Posted: August 19, 2016 at 9:07 am   /   by   /   comments (0)

Last week, we detailed how Vincor had evolved, from strength to strength, to dominate Ontario wine sales. After acquiring vineyards in B.C., Quebec and Ontario, Vincor, along with Andrew Peller Ltd., were given further leverage when they were granted licences for off-site retail stores (usually located at the exit of major grocery chains). Today, Vincor operates 164 outlets called “The Wine Rack,” Andrew Peller Ltd. operates 104 outlets named “The Wine Store,” and smaller wineries own 24 other wine shops.

These licences were grandfathered into the NAFTA accord, which prohibits any further expansion in this market niche. Unlike The Beer Store, these wine stores can only retail their own brands—some of which can contain as much as 75 per cent foreign wine blended with Ontario wine. It is like a wine version of the CRTC—assuring some Canadian content is available in the larger consumer market. Like The Beer Store, however, the size and number of off-site wine stores attracted the attention of foreign buyers. In 2006, the shareholders of Vincor voted to become a subsidiary of Constellation Brands, a major wine and spirit company based in New York.

The blending of off-shore and domestic wine was initially allowed to assist a struggling local wine industry. These specialty wine shops were therefore taxed at a low rate of 16.1 per cent (which they continue to enjoy). Wines sold through the LCBO are currently taxed at 66.5 per cent, so you can imagine the Ontario Treasury is taking a hard look at these licences. Continuing to favour major international conglomerates with preferential market positioning is the result of strong lobbying and weak government policy. In today’s fiscally challenging time, however, I am confident that the present government will consider taxing this hitherto golden goose.

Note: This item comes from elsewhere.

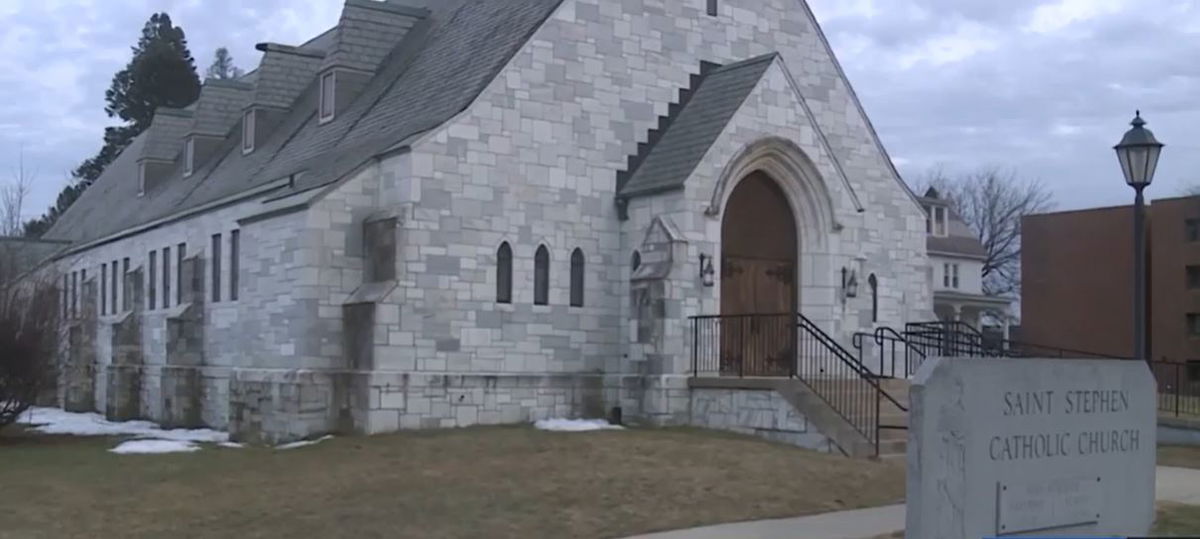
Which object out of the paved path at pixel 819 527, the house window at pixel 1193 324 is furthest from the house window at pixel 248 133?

I have always supported the simply great wines that are produced in Ontario. If I want a Chilean or Californian wine, however, I usually purchase such wine from the LCBO Blending local with foreign bulk product— while good for the bottom line—does little to favour the reputation of our Ontario wine industry.

THIS WEEK’S PICK
This week, I was seduced by a delightful 2015 Gewürztraminer crafted by the talented Rob Peck of Sugarbush Vineyards.

The wine is a cornucopia of aromatics, showing traditional rose petals and freshly peeled lychees that continue on the palate. The wine has a delightful suggestion of black licorice on the end, which makes this wine so very pleasant.

Available at the winery on Wilson Road (and also at the LCBO), it costs $18 per bottle.